#### [元の文章]
本年度(2005年)アカデミー脚色賞を得た「サイドウエイ」を観た。人生の半ばを過ぎ、すでに負け組み(好きな言葉ではないが、、)に入ったかと観念する年頃の二人の男性が主人公のこの映画は、まずアメリカ映画がここまで繊細になったのかと思わせるに充分な、成熟した含蓄ある内容で驚かされる。

シニカルでありながらエスプリの効いた軽妙なセリフがちりばめられていて、往年のフランス映画のようなおしゃれな大人の物語に仕上がっている。それに、男同士の友情の不思議さがなんとも面白い。お互いに欠点をさらけ出しながら、相手を思いやり、そのために時には体を張るなんていう芸当は、所詮女には無理な相談なのだと実感させられる映画でもある。

なかなか出版にこぎつけられない小説家志望の教師マイルスと、ひところは少し売れたけれど、いまやCMのナレーションで暮らしている三流俳優ジャック、二人は大学の同級生。マイルスは2年前にふとした遊び心を誤解され、妻から離婚された。だから、いまだ前妻に思いを残しながらウツウツとしている。

ジャックはちょっとしたハンサム、明るく陽気なしゃべりを武器にしたオンナったらし、女と見れば口説きたくなる、そんな彼もこの週末には金持ち女性と結婚して、いよいよ落ち着くことになっている。

あと一週間の独身期間を思いっきり楽しみたいと二人でワイナリーを周る旅に出た。マイルスはサンタバーバラにあるワイナリー近くに住むワイン通の素敵な女性マヤに以前から好意を持っていて、彼女に会うことも兼ねていたのだ。

物語はこのあとジャックの大笑いナンパ話や、マイルスのイジイジした行動を面白おかしく見せ、思わぬ方向に展開していくさまを、ウイットに富んだセリフのキャッチボールで語っていく。

いろいろな場面での二人のやり取りが実に軽妙洒脱、思わず吹き出したくなるセリフまわしに、館内では珍しく大笑いが起こったり、クスクス笑いが聞こえたりで、観客と映画が混ざり合って、これもまたいい雰囲気だった。

背景的な小道具として出番の多かったワイン、92年ものバイロンブリュットを皮切りに、登場する名のあるワインたち、これがこの映画にもう一つの輝きを与えている。カリフォルニアワインだけではなく、さまざまなワインの名前やブドウの名前がここぞと言う場面にぴたりと配置されている。それが紫がかった茶色の山々を遠景にした美しいサンタバーバラの田舎の風景やブドウ畑の爽やかなシーンとぴったりと合致していて、ワイン好きにはいちいちうなづけて、たまらない魅力だ。

#### [出題 1]
上の映画「サイドウエイ」についての文章を、二文でまとめてください。

#### [提示データ]

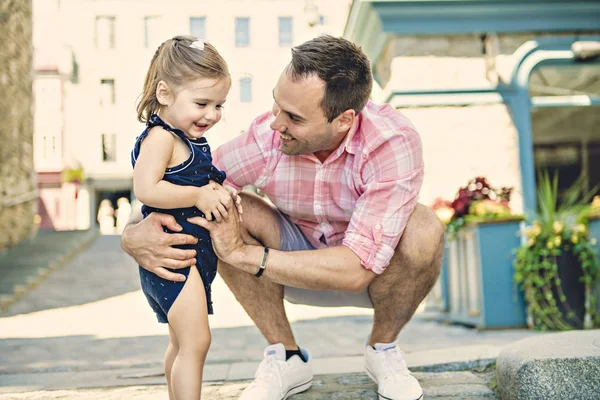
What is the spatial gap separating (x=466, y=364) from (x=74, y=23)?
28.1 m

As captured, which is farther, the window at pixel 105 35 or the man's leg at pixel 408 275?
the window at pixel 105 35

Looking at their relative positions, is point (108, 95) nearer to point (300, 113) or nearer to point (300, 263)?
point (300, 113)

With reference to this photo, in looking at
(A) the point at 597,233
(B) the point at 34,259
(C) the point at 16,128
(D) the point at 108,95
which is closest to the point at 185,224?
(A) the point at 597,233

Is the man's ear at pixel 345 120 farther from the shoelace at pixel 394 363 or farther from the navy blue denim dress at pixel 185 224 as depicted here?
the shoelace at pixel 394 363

---

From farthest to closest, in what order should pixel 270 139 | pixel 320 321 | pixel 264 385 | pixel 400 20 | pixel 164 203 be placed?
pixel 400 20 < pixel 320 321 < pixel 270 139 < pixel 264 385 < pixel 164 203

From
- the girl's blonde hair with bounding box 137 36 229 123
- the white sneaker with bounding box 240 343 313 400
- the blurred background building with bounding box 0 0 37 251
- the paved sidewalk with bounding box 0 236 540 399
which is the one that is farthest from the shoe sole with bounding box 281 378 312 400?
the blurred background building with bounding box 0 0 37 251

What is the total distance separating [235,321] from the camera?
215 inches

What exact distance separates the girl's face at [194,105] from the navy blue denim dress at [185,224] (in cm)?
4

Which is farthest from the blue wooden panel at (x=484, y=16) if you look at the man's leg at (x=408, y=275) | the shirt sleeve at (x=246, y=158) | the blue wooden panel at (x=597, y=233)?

#### [出題 2]
提示データの行のうち、「What is the total」を含む行から「Which is farthest」を含む行までを、一字一句そのまま書き写してください。

#### [解答 1]
2005年にアカデミー脚色賞を取った「サイドウエイ」は、大学の同級生だった小説家志望の教師マイルスと三流俳優ジャックが、ジャックの結婚を前にした一週間にワイナリーを巡る旅に出る映画だ。軽妙でウイットに富んだセリフのやり取りと男同士の友情の面白さに加え、名のあるワインやサンタバーバラの美しい風景がこの映画にもう一つの輝きを与えている。

#### [解答 2]
What is the total distance separating [235,321] from the camera?
215 inches

What exact distance separates the girl's face at [194,105] from the navy blue denim dress at [185,224] (in cm)?
4

Which is farthest from the blue wooden panel at (x=484, y=16) if you look at the man's leg at (x=408, y=275) | the shirt sleeve at (x=246, y=158) | the blue wooden panel at (x=597, y=233)?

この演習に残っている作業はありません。